Increasing the transparency of the IoT with the SPIN PCAP reader

Insight into smart devices' live and historical network traffic

Concept of connectivity of Internet-of-things devices (IOT) on a network

Tuesday 23 February 2021
Article by: Caspar Schutijser

The Internet of Things (IoT) is becoming bigger every day. The promises are endless: the world supposedly will become safer and more efficient, amongst other things. However, there is a downside. Many IoT devices have security and privacy issues. Furthermore, it's often not very transparent to the user what an IoT device is doing in terms of network activity. SIDN Labs' SPIN project aims to give users greater insight into what their IoT devices are doing.

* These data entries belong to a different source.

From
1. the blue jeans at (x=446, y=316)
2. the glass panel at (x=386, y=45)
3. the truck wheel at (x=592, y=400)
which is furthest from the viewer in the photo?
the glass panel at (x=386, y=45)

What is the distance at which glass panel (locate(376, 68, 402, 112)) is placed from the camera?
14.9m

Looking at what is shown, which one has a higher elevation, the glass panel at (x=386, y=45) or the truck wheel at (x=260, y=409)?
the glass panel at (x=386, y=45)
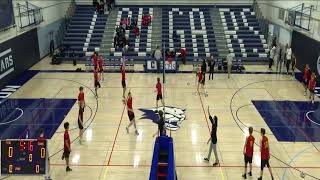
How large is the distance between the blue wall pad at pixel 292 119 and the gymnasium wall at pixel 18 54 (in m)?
14.1

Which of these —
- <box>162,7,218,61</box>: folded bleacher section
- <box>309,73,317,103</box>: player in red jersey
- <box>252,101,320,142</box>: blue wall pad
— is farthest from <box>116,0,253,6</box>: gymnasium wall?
<box>252,101,320,142</box>: blue wall pad

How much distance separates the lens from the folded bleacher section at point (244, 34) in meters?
27.6

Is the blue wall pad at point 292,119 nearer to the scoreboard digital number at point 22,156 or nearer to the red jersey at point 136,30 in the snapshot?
the scoreboard digital number at point 22,156

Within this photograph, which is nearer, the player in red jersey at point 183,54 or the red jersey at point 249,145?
the red jersey at point 249,145

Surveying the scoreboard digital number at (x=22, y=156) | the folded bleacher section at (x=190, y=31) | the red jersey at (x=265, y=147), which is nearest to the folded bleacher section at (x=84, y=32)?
the folded bleacher section at (x=190, y=31)

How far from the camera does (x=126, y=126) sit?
15.3 metres

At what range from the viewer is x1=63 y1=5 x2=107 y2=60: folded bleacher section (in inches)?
1118

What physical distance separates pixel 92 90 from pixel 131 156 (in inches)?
329

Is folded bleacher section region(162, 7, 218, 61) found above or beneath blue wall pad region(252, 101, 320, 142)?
above

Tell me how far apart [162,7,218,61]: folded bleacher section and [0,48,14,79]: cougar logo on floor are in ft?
36.6

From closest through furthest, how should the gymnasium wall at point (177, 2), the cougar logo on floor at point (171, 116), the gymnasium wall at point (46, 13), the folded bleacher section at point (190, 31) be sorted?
the cougar logo on floor at point (171, 116)
the gymnasium wall at point (46, 13)
the folded bleacher section at point (190, 31)
the gymnasium wall at point (177, 2)

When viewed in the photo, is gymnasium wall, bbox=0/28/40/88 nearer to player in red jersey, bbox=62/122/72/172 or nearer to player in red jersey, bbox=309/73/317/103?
player in red jersey, bbox=62/122/72/172

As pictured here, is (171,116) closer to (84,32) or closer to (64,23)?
(84,32)

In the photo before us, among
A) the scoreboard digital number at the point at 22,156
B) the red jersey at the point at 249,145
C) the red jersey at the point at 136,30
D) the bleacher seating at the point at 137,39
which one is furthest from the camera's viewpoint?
the red jersey at the point at 136,30
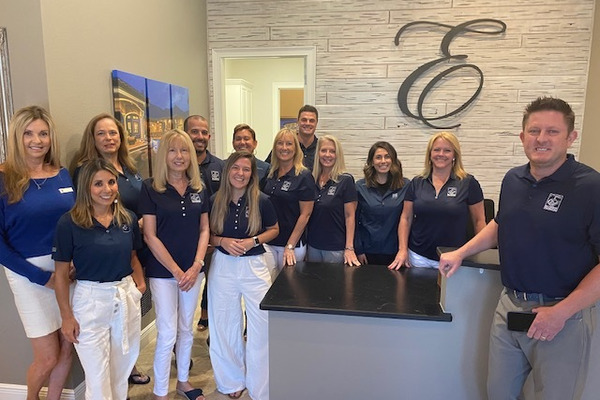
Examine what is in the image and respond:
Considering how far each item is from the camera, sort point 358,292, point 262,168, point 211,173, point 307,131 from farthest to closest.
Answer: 1. point 307,131
2. point 262,168
3. point 211,173
4. point 358,292

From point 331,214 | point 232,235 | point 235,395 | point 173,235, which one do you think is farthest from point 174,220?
point 235,395

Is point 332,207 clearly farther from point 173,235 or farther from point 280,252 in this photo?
point 173,235

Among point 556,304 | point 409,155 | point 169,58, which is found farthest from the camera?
point 409,155

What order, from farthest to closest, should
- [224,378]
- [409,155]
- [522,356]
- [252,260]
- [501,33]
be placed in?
[409,155], [501,33], [224,378], [252,260], [522,356]

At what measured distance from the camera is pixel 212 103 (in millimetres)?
4434

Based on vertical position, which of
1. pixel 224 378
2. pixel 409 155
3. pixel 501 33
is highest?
pixel 501 33

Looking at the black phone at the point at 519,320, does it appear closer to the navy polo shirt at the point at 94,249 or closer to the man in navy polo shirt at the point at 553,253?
the man in navy polo shirt at the point at 553,253

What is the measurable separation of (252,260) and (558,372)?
140 centimetres

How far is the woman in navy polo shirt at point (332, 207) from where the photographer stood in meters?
2.62

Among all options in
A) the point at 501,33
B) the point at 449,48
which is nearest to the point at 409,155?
the point at 449,48

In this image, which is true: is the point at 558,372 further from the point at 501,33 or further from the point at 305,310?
the point at 501,33

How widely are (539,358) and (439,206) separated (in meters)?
1.03

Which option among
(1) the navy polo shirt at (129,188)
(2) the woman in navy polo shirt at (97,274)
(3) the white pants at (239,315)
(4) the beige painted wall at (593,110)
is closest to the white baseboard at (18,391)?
(2) the woman in navy polo shirt at (97,274)

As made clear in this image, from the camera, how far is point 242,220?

In addition to increasing IoT transparency, SPIN enables users to exercise more control over their IoT devices and the data they share, for example by blocking their IoT devices from connecting to certain domains.

In this blog post, we will look more closely at the transparency aspect of SPIN. To that end, we explain how SPIN extracts information from observed network traffic, and how that is visually presented to the user. Additionally, this blog post introduces a new component called the PCAP reader, which has recently been added to SPIN.

SPIN: a brief introduction

SPIN stands for Security and Privacy for In-home Networks. SIDN Labs created SPIN to help address privacy and security issues related to the Internet of Things (IoT). For example, IoT devices continue to be recruited to botnets that can be used for DDoS attacks. Furthermore, IoT devices often do not respect the user's privacy, something which is not always clear to the end user. That's why we think it is necessary to enable users to gain insight into what their IoT devices are doing (e.g. in terms of what types of data their IoT devices are collecting about them and where they are sending it), and to allow users to protect their home networks.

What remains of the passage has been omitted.